Write out the line with "VW_golf4_bora_jetta_0001" and every later line through the end of the data below, exactly as given, with no pictures in the copy.

*** DATA ***

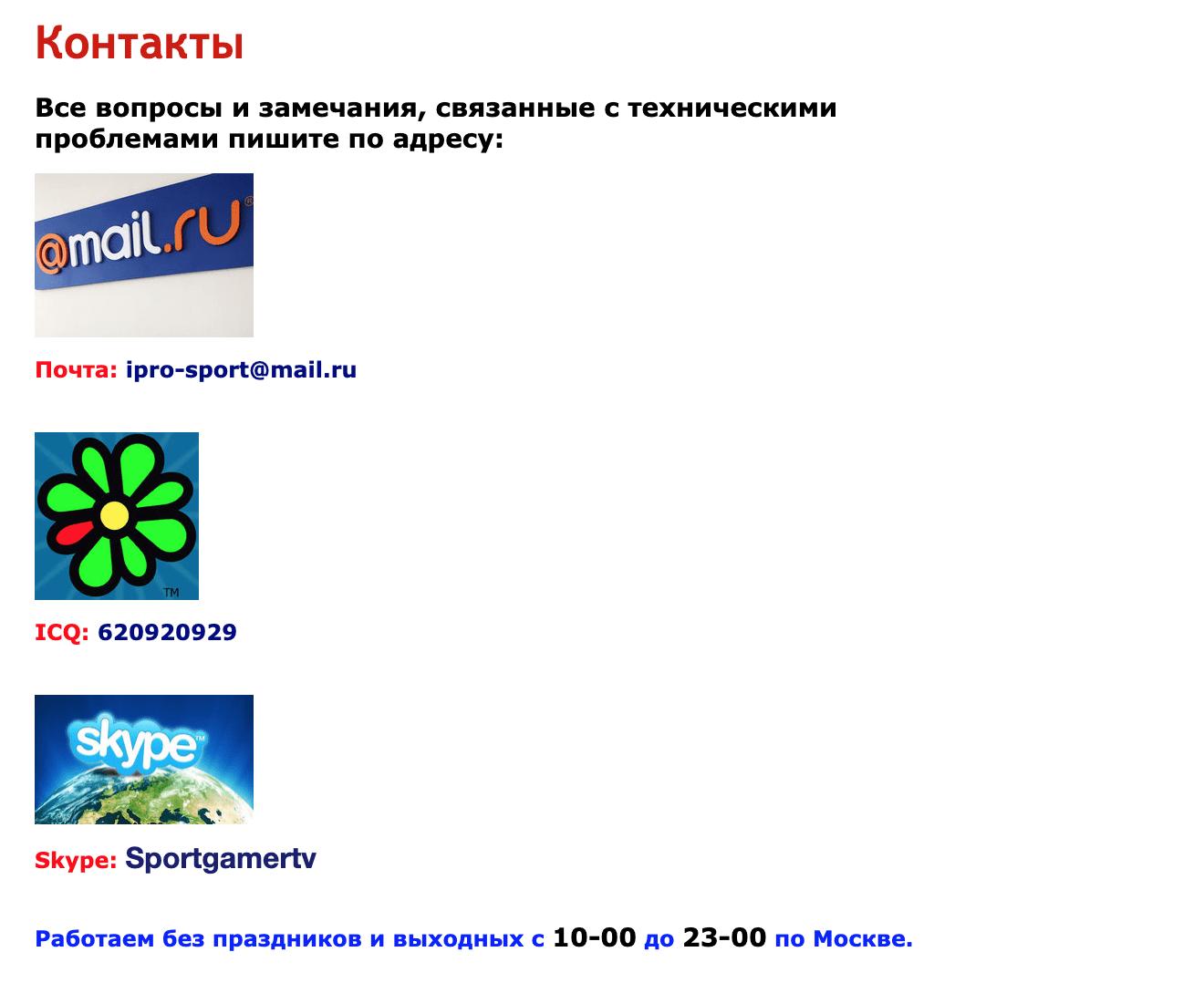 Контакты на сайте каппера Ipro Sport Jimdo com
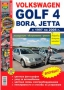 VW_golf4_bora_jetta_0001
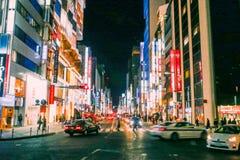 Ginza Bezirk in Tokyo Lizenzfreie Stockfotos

*** End of DATA ***

» TASK ANSWER
 VW_golf4_bora_jetta_0001
 Ginza Bezirk in Tokyo Lizenzfreie Stockfotos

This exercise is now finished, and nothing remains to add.